Highly recommend Homegoing by Yaa Gyasi. I heard about it while reading an article about Stanford’s Three Book program for incoming students. Using a line from Marjorie, this is a book you can “feel inside you”. Powerful lines:

  1. He didn’t understand. Even after his translator spoke to him, he didn’t understand.
  2. The dark brown circles of his irises looked like large pots that toddlers could drown in, and he looked at Effia just like that, as though he wanted to keep her there, in his drowning eyes.
  3. The curse may have been rooted in a lie, but perhaps it bore the fruit of truth.
  4. Hell was a place of remembering, each beautiful moment passed through the mind’s eye until it fell to the ground like a rotten mango, perfectly useless, uselessly perfect.
  5. “You can learn anything when you have to learn it. You could learn to fly if it meant you would live another day.”
  6. Weakness is treating someone as though they belong to you.
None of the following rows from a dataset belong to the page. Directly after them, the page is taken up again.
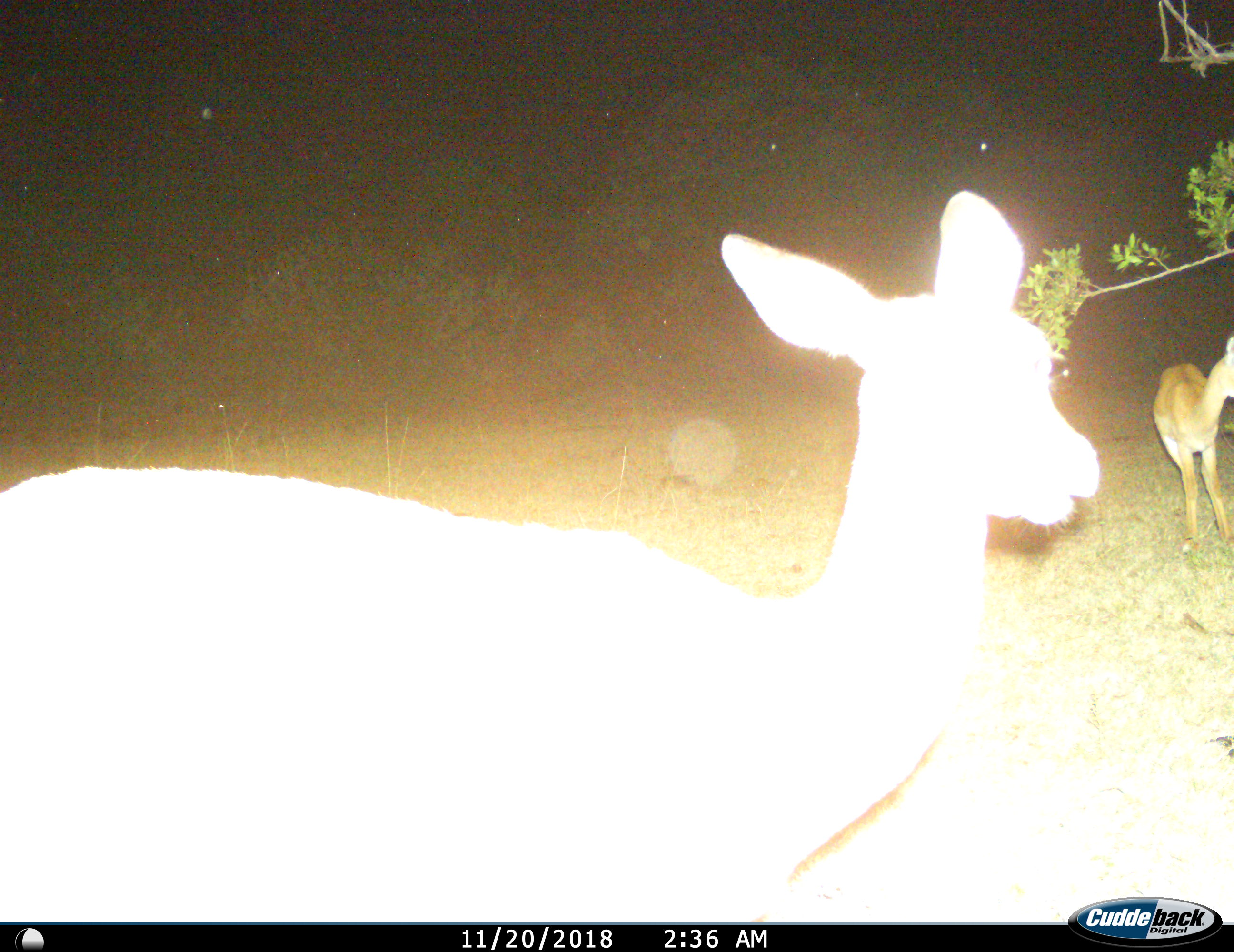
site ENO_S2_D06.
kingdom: Animalia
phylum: Chordata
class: Mammalia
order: Artiodactyla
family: Bovidae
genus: Aepyceros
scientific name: Aepyceros melampus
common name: impala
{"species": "impala (Aepyceros melampus)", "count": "2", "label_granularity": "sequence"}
Strength is knowing that everyone belongs to themselves.”
  7. “These people do not come from nature,” she said.
  8. White men smiling just meant more evil was coming with the next wave.
  9. Theirs was the kind of life that did not guarantee living.
  10. You cannot stick a knife in a goat and then say, Now I will remove my knife slowly, so let things be easy and clean, let there be no mess. There will always be blood.”
  11. They would just trade one type of shackles for another, trade physical ones that wrapped around wrists and ankles for the invisible ones that wrapped around the mind.
  12. He had known his grandfather only as a person knows his shadow, as a figure that is there, visible but untouchable, unknowable.
  13. Whether he stole, whether he lied, whether he promised alliance to the Fantes and power to the Asantes, the white man always found a way to get what he wanted.
  14. Maybe he’d be a new kind of black man altogether, one who got to use his mind.
  15. “All people on the black continent must give up their heathenism and turn to God. Be thankful that the British are here to show you how to live a good and moral life.”
  16. Though she had never been there, she could sense its presence in her life. A premonition. A forward memory.
  17. Harlem was about the sky.
  18. If she did hear it, if he did come, she would close her eyes quick, and the two of them would play the game of make-believe, acting like the people onstage at the club did. Robert’s role was to slip in quietly beside her, and hers was to not question, to let him believe that she still believed in him, in them.
  19. In Harlem, Lenox Avenue was impossible to avoid. It was where all the dirty, ugly, righteous, and beautiful things were.
  20. “A poet’s got to spend more time livin’ than he does studyin’,”
  21. “We believe the one who has the power. He is the one who gets to write the story. So when you study history, you must always ask yourself, Whose story am I missing? Whose voice was suppressed so that this voice could come forth? Once you have figured that out, you must find that story too. From there, you begin to get a clearer, yet still imperfect, picture.”
  22. And the nebulous, mysterious object of his anger was his mother
  23. For Sonny, the problem with America wasn’t segregation but the fact that you could not, in fact, segregate. Sonny had been trying to get away from white people for as long as he could remember, but, big as this country was, there was nowhere to go.
  24. He was mad at her because he didn’t have a father, and she was mad at him because he’d become as absent as his own.
  25. “We can’t go back to something we ain’t never been to in the first place. It ain’t ours anymore. This is.” She swept her hand in front of her, as though she were trying to catch all of Harlem in it, all of New York, all of America.
  26. She said that those were the books that she could feel inside of her.
  27. It was one thing to research something, another thing entirely to have lived it. To have felt it. How could he explain to Marjorie that what he wanted to capture with his project was the feeling of time, of having been a part of something that stretched so far back, was so impossibly large, that it was easy to forget that she, and he, and everyone else, existed in it—not apart from it, but inside of it.

The dramatic irony of that last line is unbearably beautiful.